REQUEST: All entries below are to be set down again, identical to the source.

ENTRIES SHOWN:
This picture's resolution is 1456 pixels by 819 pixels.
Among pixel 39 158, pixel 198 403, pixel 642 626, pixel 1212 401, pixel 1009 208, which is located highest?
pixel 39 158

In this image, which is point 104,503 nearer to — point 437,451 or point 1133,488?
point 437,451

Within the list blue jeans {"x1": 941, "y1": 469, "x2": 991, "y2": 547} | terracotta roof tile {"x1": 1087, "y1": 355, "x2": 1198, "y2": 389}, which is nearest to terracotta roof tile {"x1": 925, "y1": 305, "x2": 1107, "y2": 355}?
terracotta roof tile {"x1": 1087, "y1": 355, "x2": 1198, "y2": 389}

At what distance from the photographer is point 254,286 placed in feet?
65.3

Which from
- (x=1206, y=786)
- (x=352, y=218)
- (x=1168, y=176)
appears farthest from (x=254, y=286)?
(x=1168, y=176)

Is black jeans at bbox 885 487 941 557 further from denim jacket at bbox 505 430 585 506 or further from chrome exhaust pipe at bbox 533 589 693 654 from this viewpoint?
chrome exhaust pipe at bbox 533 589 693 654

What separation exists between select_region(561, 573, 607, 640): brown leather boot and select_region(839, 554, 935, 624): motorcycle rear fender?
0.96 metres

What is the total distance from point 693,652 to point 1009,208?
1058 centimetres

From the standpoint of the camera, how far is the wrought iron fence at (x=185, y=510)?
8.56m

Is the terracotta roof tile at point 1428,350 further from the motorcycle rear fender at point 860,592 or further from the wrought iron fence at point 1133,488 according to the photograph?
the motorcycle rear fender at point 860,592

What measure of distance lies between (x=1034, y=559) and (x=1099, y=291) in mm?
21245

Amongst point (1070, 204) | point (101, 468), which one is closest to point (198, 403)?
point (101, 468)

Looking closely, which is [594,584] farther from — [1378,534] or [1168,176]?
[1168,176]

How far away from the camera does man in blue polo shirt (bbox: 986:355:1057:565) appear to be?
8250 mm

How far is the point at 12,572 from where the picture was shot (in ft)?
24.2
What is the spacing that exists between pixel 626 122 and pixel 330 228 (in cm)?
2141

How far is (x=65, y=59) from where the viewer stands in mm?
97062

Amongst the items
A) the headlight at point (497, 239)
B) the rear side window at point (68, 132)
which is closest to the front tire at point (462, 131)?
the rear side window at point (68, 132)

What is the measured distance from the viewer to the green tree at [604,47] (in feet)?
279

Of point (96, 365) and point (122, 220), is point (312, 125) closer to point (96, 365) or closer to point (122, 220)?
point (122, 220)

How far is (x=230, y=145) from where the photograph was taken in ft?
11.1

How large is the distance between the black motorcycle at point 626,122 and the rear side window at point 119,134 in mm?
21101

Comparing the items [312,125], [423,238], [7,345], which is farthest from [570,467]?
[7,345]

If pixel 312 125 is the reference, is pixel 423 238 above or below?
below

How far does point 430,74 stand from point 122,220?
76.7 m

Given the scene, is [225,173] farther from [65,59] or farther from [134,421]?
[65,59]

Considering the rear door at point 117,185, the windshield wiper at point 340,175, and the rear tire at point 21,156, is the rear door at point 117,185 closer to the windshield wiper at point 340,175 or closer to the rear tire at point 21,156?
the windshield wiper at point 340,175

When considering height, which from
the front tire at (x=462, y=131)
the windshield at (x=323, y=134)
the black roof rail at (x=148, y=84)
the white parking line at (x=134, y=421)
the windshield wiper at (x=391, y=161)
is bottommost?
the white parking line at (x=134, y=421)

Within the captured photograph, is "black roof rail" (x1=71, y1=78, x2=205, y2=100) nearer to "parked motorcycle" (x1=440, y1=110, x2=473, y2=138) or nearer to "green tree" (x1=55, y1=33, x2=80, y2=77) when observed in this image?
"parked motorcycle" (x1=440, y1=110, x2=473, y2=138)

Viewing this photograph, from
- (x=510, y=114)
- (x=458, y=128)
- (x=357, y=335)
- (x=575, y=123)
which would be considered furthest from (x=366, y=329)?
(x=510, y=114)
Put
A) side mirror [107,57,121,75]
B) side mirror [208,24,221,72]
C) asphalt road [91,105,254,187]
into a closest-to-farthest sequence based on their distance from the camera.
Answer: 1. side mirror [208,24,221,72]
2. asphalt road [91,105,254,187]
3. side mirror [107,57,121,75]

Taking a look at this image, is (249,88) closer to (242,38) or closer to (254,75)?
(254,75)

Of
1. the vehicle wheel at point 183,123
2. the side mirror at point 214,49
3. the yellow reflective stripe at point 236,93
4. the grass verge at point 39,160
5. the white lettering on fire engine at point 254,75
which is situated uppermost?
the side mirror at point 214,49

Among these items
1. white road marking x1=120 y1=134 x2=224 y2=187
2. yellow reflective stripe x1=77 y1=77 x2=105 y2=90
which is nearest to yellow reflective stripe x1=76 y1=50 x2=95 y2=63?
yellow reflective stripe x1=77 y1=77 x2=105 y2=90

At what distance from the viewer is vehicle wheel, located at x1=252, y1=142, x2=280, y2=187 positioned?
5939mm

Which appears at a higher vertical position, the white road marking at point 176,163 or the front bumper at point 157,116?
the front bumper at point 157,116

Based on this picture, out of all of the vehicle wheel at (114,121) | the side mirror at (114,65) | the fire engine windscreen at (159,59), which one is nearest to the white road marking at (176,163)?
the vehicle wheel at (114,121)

REPLY TO THE TASK:
This picture's resolution is 1456 pixels by 819 pixels.
Among pixel 39 158, pixel 198 403, pixel 642 626, pixel 1212 401, pixel 1009 208, which is located highest?
pixel 39 158

In this image, which is point 104,503 nearer to — point 437,451 or point 1133,488?
point 437,451

Within the list blue jeans {"x1": 941, "y1": 469, "x2": 991, "y2": 547} | terracotta roof tile {"x1": 1087, "y1": 355, "x2": 1198, "y2": 389}, which is nearest to terracotta roof tile {"x1": 925, "y1": 305, "x2": 1107, "y2": 355}?
terracotta roof tile {"x1": 1087, "y1": 355, "x2": 1198, "y2": 389}

At what distance from the photographer is point 254,286 placed in feet?
65.3

Which from
- (x=1206, y=786)
- (x=352, y=218)
- (x=1168, y=176)
appears farthest from (x=254, y=286)?
(x=1168, y=176)

Is black jeans at bbox 885 487 941 557 further from denim jacket at bbox 505 430 585 506 or further from chrome exhaust pipe at bbox 533 589 693 654 from this viewpoint?
chrome exhaust pipe at bbox 533 589 693 654

What separation exists between select_region(561, 573, 607, 640): brown leather boot and select_region(839, 554, 935, 624): motorcycle rear fender?
0.96 metres

What is the total distance from point 693,652 to point 1009,208?
1058 centimetres

From the standpoint of the camera, how far is the wrought iron fence at (x=185, y=510)?
8.56m

Is the terracotta roof tile at point 1428,350 further from the motorcycle rear fender at point 860,592 or further from the wrought iron fence at point 1133,488 according to the photograph?
the motorcycle rear fender at point 860,592

What measure of distance lies between (x=1034, y=559) and (x=1099, y=291) in mm?
21245

Amongst point (1070, 204) | point (101, 468), which one is closest to point (198, 403)?
point (101, 468)

Looking closely, which is [594,584] farther from — [1378,534] or [1168,176]?
[1168,176]

How far away from the camera does man in blue polo shirt (bbox: 986:355:1057:565) appear to be?
8250 mm

How far is the point at 12,572 from where the picture was shot (in ft)?
24.2
What is the spacing that exists between pixel 626 122 and pixel 330 228 (in cm)?
2141

How far is (x=65, y=59) from where the viewer stands in mm?
97062

Amongst the items
A) the headlight at point (497, 239)
B) the rear side window at point (68, 132)
which is closest to the front tire at point (462, 131)?
the rear side window at point (68, 132)

What is the measured distance from the viewer to the green tree at [604,47] (in feet)?
279

Of point (96, 365) and point (122, 220), is point (312, 125) closer to point (96, 365) or closer to point (122, 220)?
point (122, 220)

How far is (x=230, y=145) from where the photograph was taken in ft?
11.1

How large is the distance between the black motorcycle at point 626,122 and the rear side window at point 119,134 in mm?
21101

Comparing the items [312,125], [423,238], [7,345], which is farthest from [570,467]?
[7,345]

If pixel 312 125 is the reference, is pixel 423 238 above or below?
below

How far does point 430,74 stand from point 122,220?
76.7 m

Given the scene, is [225,173] farther from [65,59] or farther from [134,421]?
[65,59]

Considering the rear door at point 117,185, the windshield wiper at point 340,175, and the rear tire at point 21,156, is the rear door at point 117,185 closer to the windshield wiper at point 340,175 or closer to the rear tire at point 21,156?
the windshield wiper at point 340,175

When considering height, which from
the front tire at (x=462, y=131)
the windshield at (x=323, y=134)
the black roof rail at (x=148, y=84)
the white parking line at (x=134, y=421)
the windshield wiper at (x=391, y=161)
is bottommost?
the white parking line at (x=134, y=421)

Within the captured photograph, is "black roof rail" (x1=71, y1=78, x2=205, y2=100) nearer to "parked motorcycle" (x1=440, y1=110, x2=473, y2=138) or nearer to "green tree" (x1=55, y1=33, x2=80, y2=77) when observed in this image?
"parked motorcycle" (x1=440, y1=110, x2=473, y2=138)

Viewing this photograph, from
- (x=510, y=114)
- (x=458, y=128)
- (x=357, y=335)
- (x=575, y=123)
which would be considered furthest from (x=366, y=329)?
(x=510, y=114)
Put
A) side mirror [107,57,121,75]
B) side mirror [208,24,221,72]
C) asphalt road [91,105,254,187]
into a closest-to-farthest sequence based on their distance from the camera.
Answer: 1. side mirror [208,24,221,72]
2. asphalt road [91,105,254,187]
3. side mirror [107,57,121,75]

Taking a look at this image, is (249,88) closer to (242,38) or closer to (254,75)?
(254,75)

Of
1. the vehicle wheel at point 183,123
2. the side mirror at point 214,49
3. the yellow reflective stripe at point 236,93
4. the grass verge at point 39,160
5. the white lettering on fire engine at point 254,75
which is situated uppermost?
the side mirror at point 214,49

Among these items
1. white road marking x1=120 y1=134 x2=224 y2=187
2. yellow reflective stripe x1=77 y1=77 x2=105 y2=90
which is nearest to yellow reflective stripe x1=76 y1=50 x2=95 y2=63?
yellow reflective stripe x1=77 y1=77 x2=105 y2=90

At what distance from the viewer is vehicle wheel, located at x1=252, y1=142, x2=280, y2=187 positioned?
5939mm

Which appears at a higher vertical position, the white road marking at point 176,163 or the front bumper at point 157,116?
the front bumper at point 157,116

Based on this picture, out of all of the vehicle wheel at (114,121) | the side mirror at (114,65) | the fire engine windscreen at (159,59), which one is nearest to the white road marking at (176,163)?
the vehicle wheel at (114,121)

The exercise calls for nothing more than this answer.